▶ [Task statement] What is needed is an exact copy of all the records, written out in full.

(Brief descriptive captions)
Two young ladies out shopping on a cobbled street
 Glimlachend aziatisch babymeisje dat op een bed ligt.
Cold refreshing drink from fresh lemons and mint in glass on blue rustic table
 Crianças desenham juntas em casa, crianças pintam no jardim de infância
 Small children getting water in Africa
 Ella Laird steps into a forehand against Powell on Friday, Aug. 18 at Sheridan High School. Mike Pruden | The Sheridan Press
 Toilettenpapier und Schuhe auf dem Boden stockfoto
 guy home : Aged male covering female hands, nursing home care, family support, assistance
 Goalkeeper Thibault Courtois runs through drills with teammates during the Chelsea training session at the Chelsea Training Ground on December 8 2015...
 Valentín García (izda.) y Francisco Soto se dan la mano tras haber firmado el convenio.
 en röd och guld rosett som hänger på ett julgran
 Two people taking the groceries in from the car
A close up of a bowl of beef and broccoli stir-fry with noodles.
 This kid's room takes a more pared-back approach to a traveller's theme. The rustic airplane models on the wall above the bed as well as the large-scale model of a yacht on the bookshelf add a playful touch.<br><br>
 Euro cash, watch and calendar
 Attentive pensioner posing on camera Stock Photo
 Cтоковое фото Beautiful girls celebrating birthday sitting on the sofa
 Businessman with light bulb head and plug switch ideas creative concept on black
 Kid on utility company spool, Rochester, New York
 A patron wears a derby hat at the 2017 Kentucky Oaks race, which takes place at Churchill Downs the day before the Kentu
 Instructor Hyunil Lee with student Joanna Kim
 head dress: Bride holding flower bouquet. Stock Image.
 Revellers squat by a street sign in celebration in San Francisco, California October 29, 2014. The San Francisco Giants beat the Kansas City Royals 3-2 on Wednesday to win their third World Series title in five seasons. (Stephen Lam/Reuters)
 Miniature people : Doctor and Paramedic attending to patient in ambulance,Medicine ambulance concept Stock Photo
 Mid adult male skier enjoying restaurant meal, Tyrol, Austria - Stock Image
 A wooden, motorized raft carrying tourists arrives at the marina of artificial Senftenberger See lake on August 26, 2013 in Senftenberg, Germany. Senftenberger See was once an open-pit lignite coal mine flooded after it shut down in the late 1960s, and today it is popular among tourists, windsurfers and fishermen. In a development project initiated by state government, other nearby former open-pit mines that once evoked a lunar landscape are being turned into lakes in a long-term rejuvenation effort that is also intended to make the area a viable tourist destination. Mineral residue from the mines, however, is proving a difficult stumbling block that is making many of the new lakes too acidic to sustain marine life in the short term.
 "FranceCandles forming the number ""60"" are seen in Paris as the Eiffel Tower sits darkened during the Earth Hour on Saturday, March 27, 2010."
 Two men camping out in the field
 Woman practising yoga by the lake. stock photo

▶ [Answer for this exercise]
Two young ladies out shopping on a cobbled street
 Glimlachend aziatisch babymeisje dat op een bed ligt.
Cold refreshing drink from fresh lemons and mint in glass on blue rustic table
 Crianças desenham juntas em casa, crianças pintam no jardim de infância
 Small children getting water in Africa
 Ella Laird steps into a forehand against Powell on Friday, Aug. 18 at Sheridan High School. Mike Pruden | The Sheridan Press
 Toilettenpapier und Schuhe auf dem Boden stockfoto
 guy home : Aged male covering female hands, nursing home care, family support, assistance
 Goalkeeper Thibault Courtois runs through drills with teammates during the Chelsea training session at the Chelsea Training Ground on December 8 2015...
 Valentín García (izda.) y Francisco Soto se dan la mano tras haber firmado el convenio.
 en röd och guld rosett som hänger på ett julgran
 Two people taking the groceries in from the car
A close up of a bowl of beef and broccoli stir-fry with noodles.
 This kid's room takes a more pared-back approach to a traveller's theme. The rustic airplane models on the wall above the bed as well as the large-scale model of a yacht on the bookshelf add a playful touch.<br><br>
 Euro cash, watch and calendar
 Attentive pensioner posing on camera Stock Photo
 Cтоковое фото Beautiful girls celebrating birthday sitting on the sofa
 Businessman with light bulb head and plug switch ideas creative concept on black
 Kid on utility company spool, Rochester, New York
 A patron wears a derby hat at the 2017 Kentucky Oaks race, which takes place at Churchill Downs the day before the Kentu
 Instructor Hyunil Lee with student Joanna Kim
 head dress: Bride holding flower bouquet. Stock Image.
 Revellers squat by a street sign in celebration in San Francisco, California October 29, 2014. The San Francisco Giants beat the Kansas City Royals 3-2 on Wednesday to win their third World Series title in five seasons. (Stephen Lam/Reuters)
 Miniature people : Doctor and Paramedic attending to patient in ambulance,Medicine ambulance concept Stock Photo
 Mid adult male skier enjoying restaurant meal, Tyrol, Austria - Stock Image
 A wooden, motorized raft carrying tourists arrives at the marina of artificial Senftenberger See lake on August 26, 2013 in Senftenberg, Germany. Senftenberger See was once an open-pit lignite coal mine flooded after it shut down in the late 1960s, and today it is popular among tourists, windsurfers and fishermen. In a development project initiated by state government, other nearby former open-pit mines that once evoked a lunar landscape are being turned into lakes in a long-term rejuvenation effort that is also intended to make the area a viable tourist destination. Mineral residue from the mines, however, is proving a difficult stumbling block that is making many of the new lakes too acidic to sustain marine life in the short term.
 "FranceCandles forming the number ""60"" are seen in Paris as the Eiffel Tower sits darkened during the Earth Hour on Saturday, March 27, 2010."
 Two men camping out in the field
 Woman practising yoga by the lake. stock photo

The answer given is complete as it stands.